▶ **Given request**
Copy the items word for word, starting at the line that contains "How far away is (84,377) from (488,3)?" and continuing through the last item, with both of those included.

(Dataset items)
## begin
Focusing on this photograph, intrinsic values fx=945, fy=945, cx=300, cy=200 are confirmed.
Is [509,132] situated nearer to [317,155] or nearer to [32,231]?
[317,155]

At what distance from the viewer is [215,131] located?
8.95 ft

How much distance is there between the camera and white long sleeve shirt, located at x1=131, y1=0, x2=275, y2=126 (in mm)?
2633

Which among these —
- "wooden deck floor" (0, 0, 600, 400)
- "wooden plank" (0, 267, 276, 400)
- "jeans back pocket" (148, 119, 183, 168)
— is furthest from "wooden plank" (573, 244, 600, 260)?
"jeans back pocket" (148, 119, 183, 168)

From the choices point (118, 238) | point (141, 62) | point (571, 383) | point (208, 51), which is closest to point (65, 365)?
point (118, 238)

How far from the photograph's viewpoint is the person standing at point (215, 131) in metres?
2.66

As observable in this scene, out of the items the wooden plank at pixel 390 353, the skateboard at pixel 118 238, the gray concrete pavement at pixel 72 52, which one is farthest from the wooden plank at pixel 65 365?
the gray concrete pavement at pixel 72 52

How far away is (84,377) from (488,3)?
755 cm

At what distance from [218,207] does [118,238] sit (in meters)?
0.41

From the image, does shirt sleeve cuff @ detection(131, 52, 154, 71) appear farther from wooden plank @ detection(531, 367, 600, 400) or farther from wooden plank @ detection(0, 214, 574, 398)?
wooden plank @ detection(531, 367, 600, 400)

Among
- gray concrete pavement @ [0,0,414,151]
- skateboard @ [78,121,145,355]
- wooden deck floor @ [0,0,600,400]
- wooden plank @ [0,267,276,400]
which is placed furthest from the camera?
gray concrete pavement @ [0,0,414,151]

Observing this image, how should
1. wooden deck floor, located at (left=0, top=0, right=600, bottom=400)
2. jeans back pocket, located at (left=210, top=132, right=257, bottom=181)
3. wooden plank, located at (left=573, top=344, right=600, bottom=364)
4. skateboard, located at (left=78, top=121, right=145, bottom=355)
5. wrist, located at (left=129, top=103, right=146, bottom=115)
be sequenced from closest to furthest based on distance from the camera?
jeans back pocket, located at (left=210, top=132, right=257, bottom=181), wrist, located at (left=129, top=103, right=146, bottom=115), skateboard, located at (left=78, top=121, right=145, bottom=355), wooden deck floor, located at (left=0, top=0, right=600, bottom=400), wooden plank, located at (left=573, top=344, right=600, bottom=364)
## end
▶ **Answer to this task**
How far away is (84,377) from (488,3)?
755 cm

At what distance from [218,207] does [118,238] sit (in meters)?
0.41

From the image, does shirt sleeve cuff @ detection(131, 52, 154, 71) appear farther from wooden plank @ detection(531, 367, 600, 400) or farther from wooden plank @ detection(0, 214, 574, 398)?
wooden plank @ detection(531, 367, 600, 400)

Among
- gray concrete pavement @ [0,0,414,151]
- skateboard @ [78,121,145,355]
- wooden deck floor @ [0,0,600,400]
- wooden plank @ [0,267,276,400]
which is placed furthest from the camera?
gray concrete pavement @ [0,0,414,151]

Observing this image, how should
1. wooden deck floor, located at (left=0, top=0, right=600, bottom=400)
2. jeans back pocket, located at (left=210, top=132, right=257, bottom=181)
3. wooden plank, located at (left=573, top=344, right=600, bottom=364)
4. skateboard, located at (left=78, top=121, right=145, bottom=355)
5. wrist, located at (left=129, top=103, right=146, bottom=115)
be sequenced from closest to furthest based on distance from the camera?
jeans back pocket, located at (left=210, top=132, right=257, bottom=181), wrist, located at (left=129, top=103, right=146, bottom=115), skateboard, located at (left=78, top=121, right=145, bottom=355), wooden deck floor, located at (left=0, top=0, right=600, bottom=400), wooden plank, located at (left=573, top=344, right=600, bottom=364)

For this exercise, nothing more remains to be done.